“Alma Corsária”: A história de uma amizade em narrativa nada convencional
“Alma Corsária” conta a história de amizade entre o rapaz de classe baixa Rivaldo (Bertrand Duarte) e Teodoro (Jandir Ferrari), filho de pai rico.
Os amigos escrevem juntos um livro. Então, na festa de seu lançamento, improvisada em uma pastelaria no centro de São Paulo, enquanto surgem conhecidos e outras figuras da redondeza, o filme começa a contar em flashback como a amizade surgiu em 1957, quando eram meninos que moravam na mesma rua no bairro do Jabaquara. Este e o segmento de 1959 surgem na tela em preto e branco, marcando a época mais ingênua de suas vidas.
A partir de 1961, a fotografia do filme ganha cores, e os agora jovens adultos iniciam as suas vidas sexuais. O diretor Carlos Reichenbach enfatiza a primeira experiência de Rivaldo com um close up extremo no beijo que troca com uma jovem, quando ele está morando em Iguape e recebe a visita do amigo Teodoro. A partir daí, “Alma Corsária” aposta num realismo fantástico. Rivaldo passa a ter visões recorrentes de uma linda mulher (Carolina Ferraz ainda muito jovem), vestida de preto e dançando. A dança, aliás, passará a usar esse tom fantasioso para conectar cenas.
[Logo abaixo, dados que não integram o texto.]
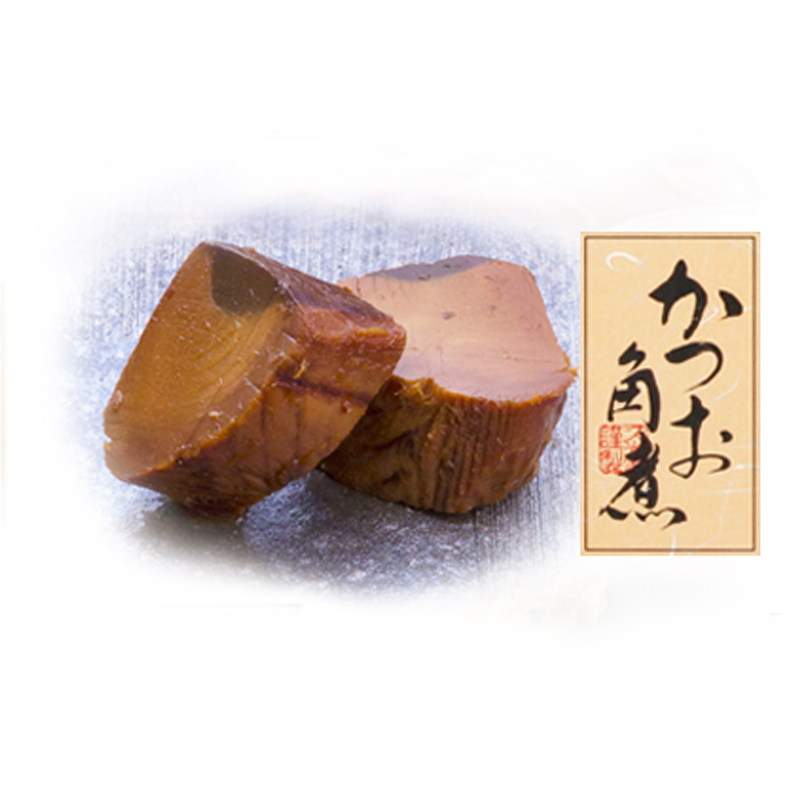 【訳あり】かつお角煮７０ｇ（箱入）賞味期限：2027.4.2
Quando o filme assume Rivaldo como foco principal do enredo, ele está sentado em um banco de uma praça ao lado do amigo, que simplesmente desaparece do quadro. Então, a sequência fecha com Rivaldo dançando com um par imaginário enquanto a câmera se afasta para uma tomada a partir de cima de uma dolly. Em uma cena posterior, uma anã dançarina interliga um flashback com a festa na pastelaria do presente.
Múltiplas facetas
Conforme a história de Rivaldo avança no tempo, o clima se torna gradativamente mais soturno. Assim, ele se envolve com personagens marginais, como cafetões e prostitutas. Com uma delas, Anesia (Andrea Richa), aceita viajar para fingir ser seu noivo perante a família dela. Apesar do ambiente tenso, principalmente no relacionamento com o pai da moça, Rivaldo acaba tendo um breve romance com Anesia. Mas o relacionamento acaba imediatamente quando retornam para São Paulo.
Durante a ditadura militar, Teodoro se torna um rebelde, e Rivaldo acaba colaborando com o grupo clandestino. O fanatismo político é retratado numa sucessão de cenas teatrais, que resgatam parte das peças que rolavam na época, mas adquirindo um certo tom de sátira. O filme assume o humor besteirol sempre que o caricato casal Magalhães (Jorge Fernando) e Verinha (Flor, a jurada do Programa Silvio Santos) aparece em cena. Ou em momentos como na redação onde Rivaldo trabalha, quando aparece uma fila de empregados repetindo o bordão “cuidado com o Osório” até chegar ao esqueleto, que é o último.
Em um filme de múltiplas facetas, o lirismo também tem lugar. Nesse sentido, enquanto um transeunte entra na pastelaria e começa a tocar “Clair de Lune” em um improvável piano, alguns personagens viajam em pensamento para lugares ou situações prazerosas. Por fim, o diretor gaúcho Carlos Reichenbach busca inspiração em Ingmar Bergman para simbolizar a morte de Rivaldo. Aliás, uma referência adicional a outros cineastas que também influenciaram a construção da narrativa não convencional de “Alma Corsária”, notoriamente Buñuel.
“Alma Corsária” recebeu o prêmio de melhor filme, diretor, roteiro e montagem no Festival de Brasília de 1993.
Ficha técnica:
Alma Corsária | 1993 | 112 min | Direção e roteiro: Carlos Reichenbach | Com Bertrand Duarte, Jandir Ferrari, Andréa Richa, Flor, Mariana de Moraes, Jorge Fernando, Emílio Di Biasi, Abrahão Farc, Roberto Miranda, Paulo Marrafão, Jackeline Olivier, David Ypond, Amazyles de Almeida, André Messias, Denis Peres, Walter Forster, Cristiane Couto, Bruno de André, Carolina Ferraz, Rosana Seligmann, Joaquim Paulo do Espírito Santo, Malu Bierrenbach, Guilhermino Domiciano, Leonardo Medeiros, Ricardo Pettine.